The difficulty results from some complex thinking by the artist. She wants viewers to see her sculptures as clever, pleasing objects of art; however, paramount is the hope that spectators will get involved, identify with the work, participate, become aware of forms, space, and allusions. Mary Miss goes on the assumption "if I fence you out, you'll want in."

The composition is purposely evocative. She has searched out images to present, gives hints, solicits memories, nostalgia, emotions. The sculpture, emitting a hushed, enigmatic quality, seems to wait for the viewer's responses. So much depends on his powers of recollection and fantasy. Multilevels interact , combine; sequences become articulated. A unity is born.

Mary, like many of today's artists, reflects a radical change in the concept of art. This new generation is passionately devoted to experiments in the new language that we see blossoming into nontraditional artistic expressions. Several exhibit in locales furnished them where they offer documentations, performances, installations, derived from a personal interpretation, of the site , be it indoors or out. Nature, perception, and the Im govern their venture.

Mary Miss's individuality draws much force from an engrossing interest in architecture, present and past, and an unusually rich storehouse of memories. Her military father delighted in taking the family to visit hitorical places in many lands: old castles, forts, cathedrals, temples, mines, ruins of earlier civilizations. On these remembrances, nurtured by other sentiments and fancies, has been built an extensive world of images. She confides that the particular sources for "Mirror Way" were stage sets, Japanese No dramas, Italian gardens, di Chirico's paintings, and, of course, her own ideas.
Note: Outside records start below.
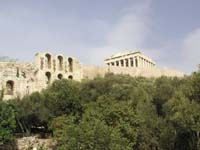 Greece122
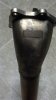 2013-02-18_19-58-56_808.jpg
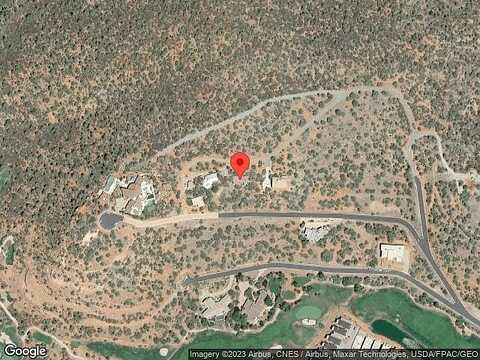 Calle De Vickers, SEDONA, AZ 86336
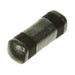 Tusonix a Subsidiary of CTS Electronic Components 4700-003T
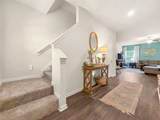 200 Oliver Drive - Photo 9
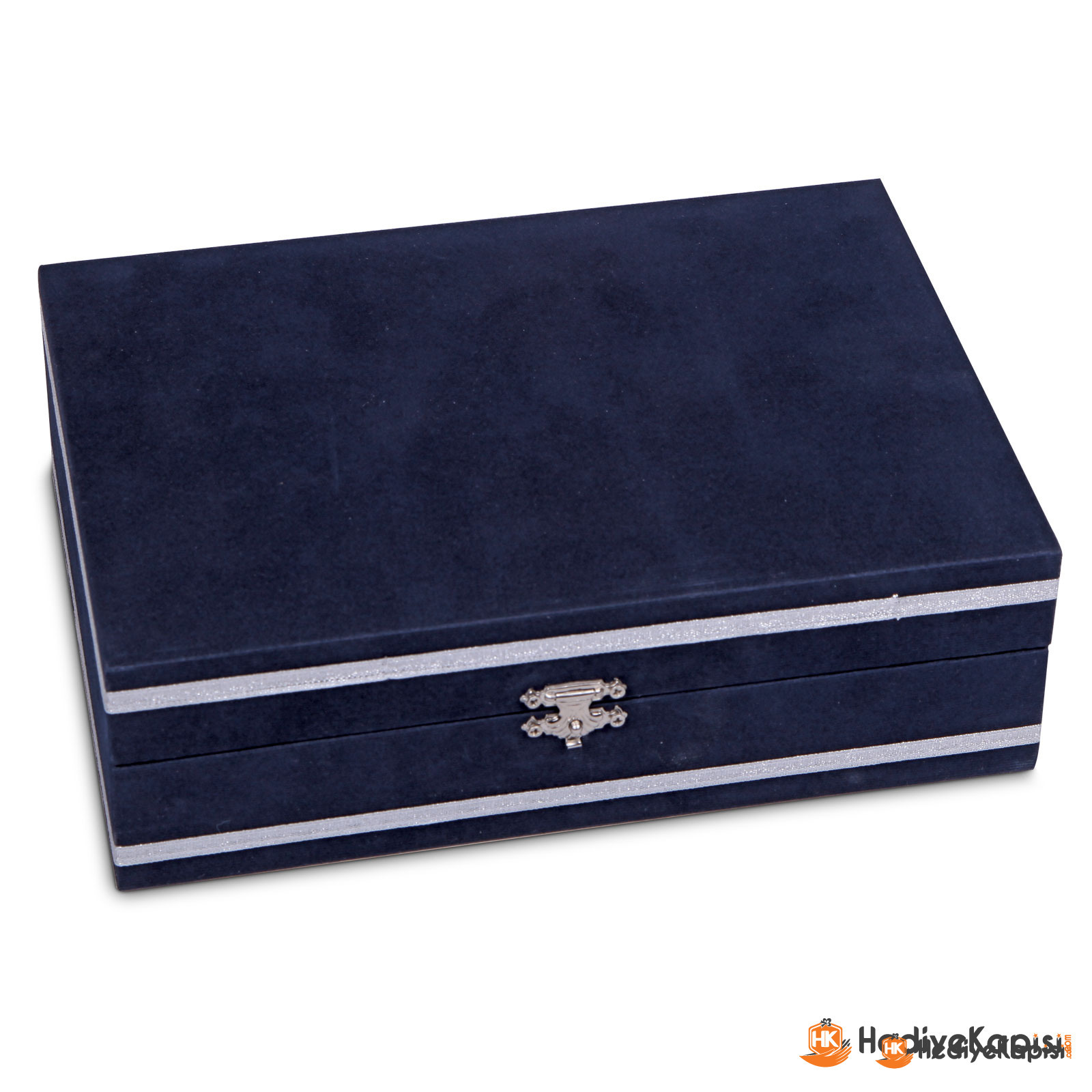 RAYET LÜKS FİNCAN TAKIMI - Görsel 2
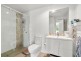 103/24 Girrahween Street, Braddon ACT 2612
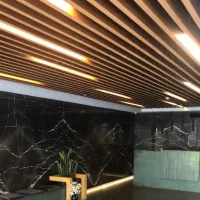 استخدام مشاور و منشی در کلینیک فوق تخصصی گوارش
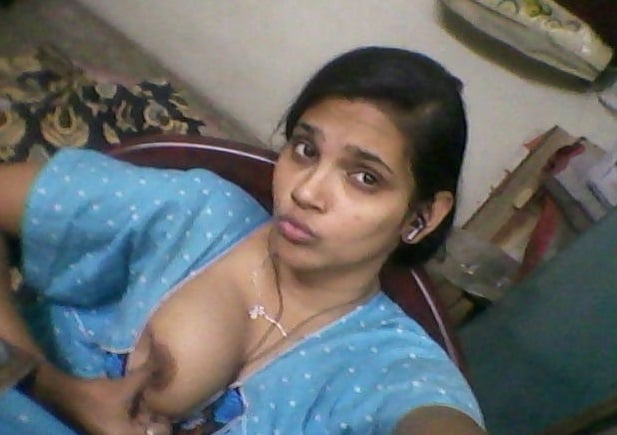 South Indian college girl leaked nudes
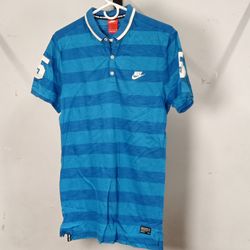NIKE POLO T-SHIRTS BUNDLE 03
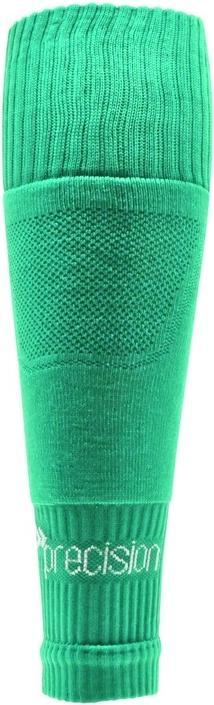 Produktbild Precision Plain Pro (41, 48)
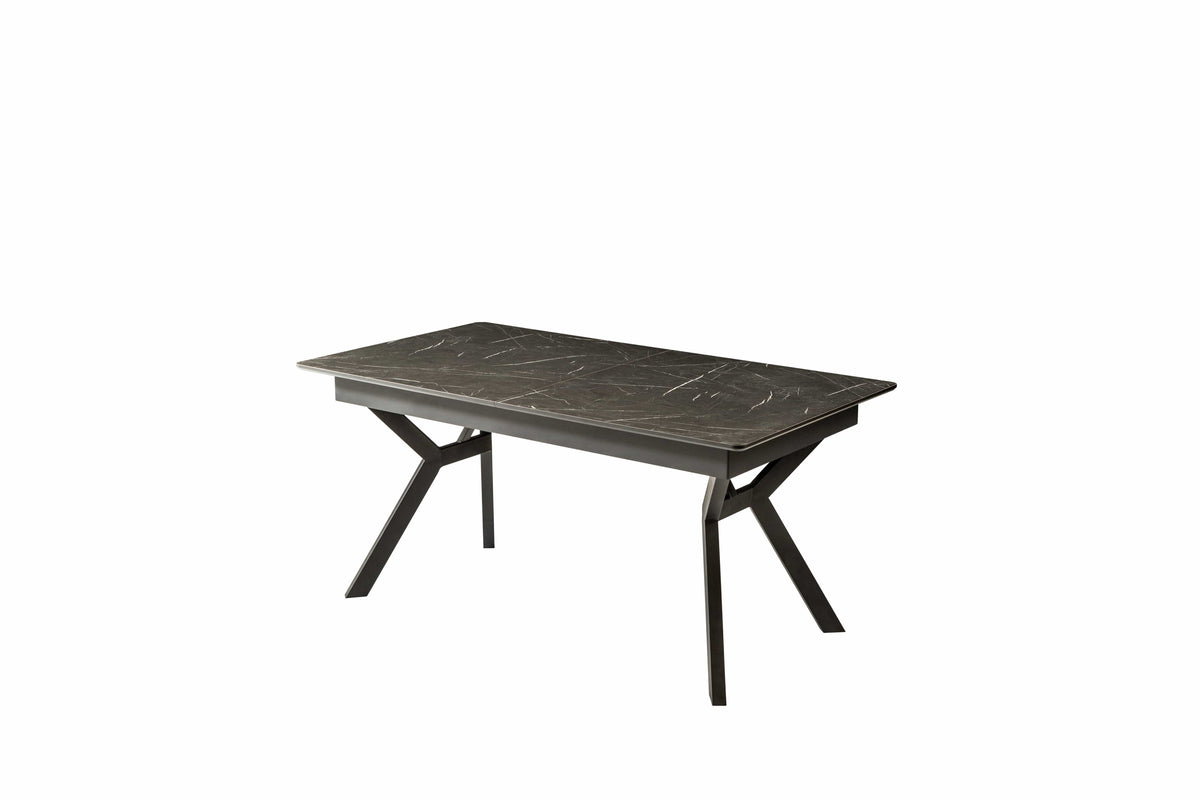 Dining Table | Atmacha Home & Living — Atmacha Home And Living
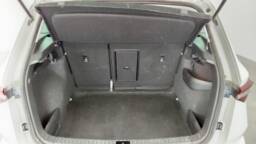SKODA Karoq Karoq 2.0 TDI 115CH SELECTION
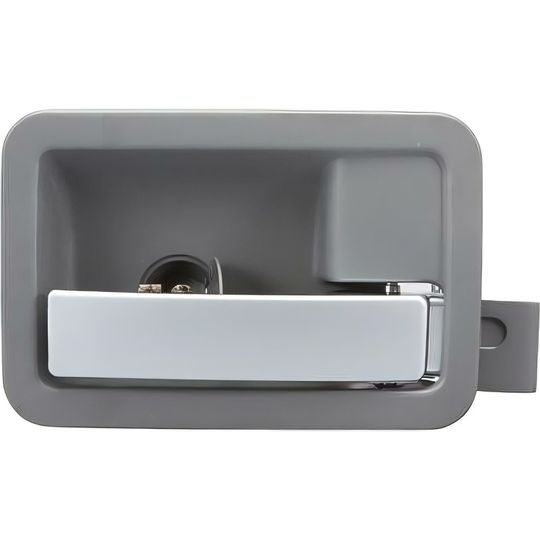 hushan-manija-puerta-interior-delantera-o-trasera-plata-gris-lado-pasajero-mitsubishi-raider-2006-2009-raider-0 hushan-manija-puerta-interior-delantera-o-trasera-plata-gris-lado-pasajero-mitsubishi-raider-2006-2009-raider-0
The artist describes a customary beginning: "Each work i do evolves over a period of time (usually six months to a year) from impressions of the locality to be used. I develop a whole series of drawings, some of which may be later discarded, others combined together." Long researches include snapping numberless photographs and securing detailed information relevant to the life and meaning of the site. All the time Mary Miss is thinking, reflecting, transforming.
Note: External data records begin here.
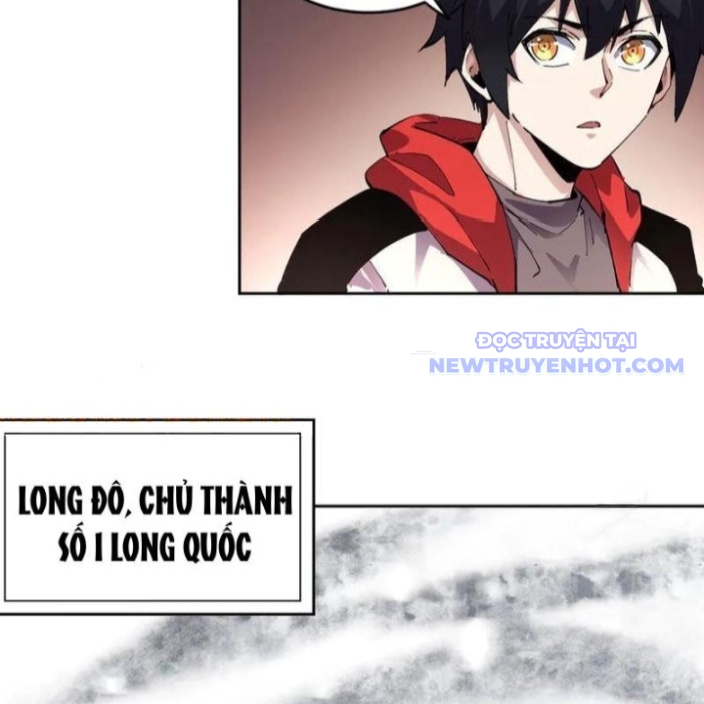 Ta Có Nhìn Thấy Quy Tắc Cấm Khu! Chapter 40 - Trang 9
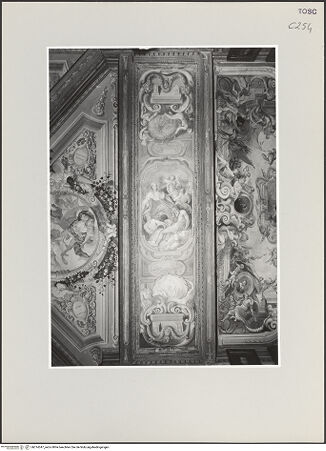 Vorderseite von bh514347_recto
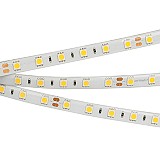 Светодиодная лента Arlight герметичная RTW-SE-B60-10mm 24V Cool 8K (14.4 W/m, IP65, 5060, 5m) (2)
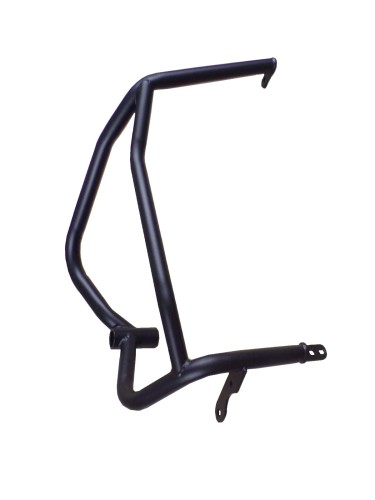 BENBU0229CM4_R.jpg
Each of her constructions, markedly dissimilar in shape and with a complete idea proper to it alone, is adapted to or by, or adapts, the chosen location (one is never quite sure which).In fact, Mary's discerning affinity with space has made of it a willing conspirator, which enters into the game without being coerced in any way to do so.

In 1980 she constructed some exciting "Environmental Art" at the Winter Olympics, Lake Placid, N.Y., and exhibited a collage of a plan for that project at the international Biennale of Venice. "Mirror Way" was created on request for a six-week showing in the courtyard of Harvard's Fogg Art Museum, in Cambridge, Mass.

Until now she has planned that her sculptures be exhibited rather briefly. she is now working on commissions for permanent constructions, one at a university outside Chicago and the other on 42nd Street in New York. Surprised at the deviation from the prevailing contemporary stance, we asked what differences it would provoke in her and her art. She told us that by "permanent" she means a life of 20 years or so and that she has no plans to change the type of material she uses (pine wood, wire mesh, galvanized pipe, etc.), since the goals of the permanent work would be the same as those of the temporary structures.

Mary Miss builds carefully, honestly crafted, intellectually elegant forms with the magical power to conjure up the spectator's own repertoire of spaces.As an experience, however elusive, it is real and concrete. More lasting exposures should have more-enduring effects.We shall see.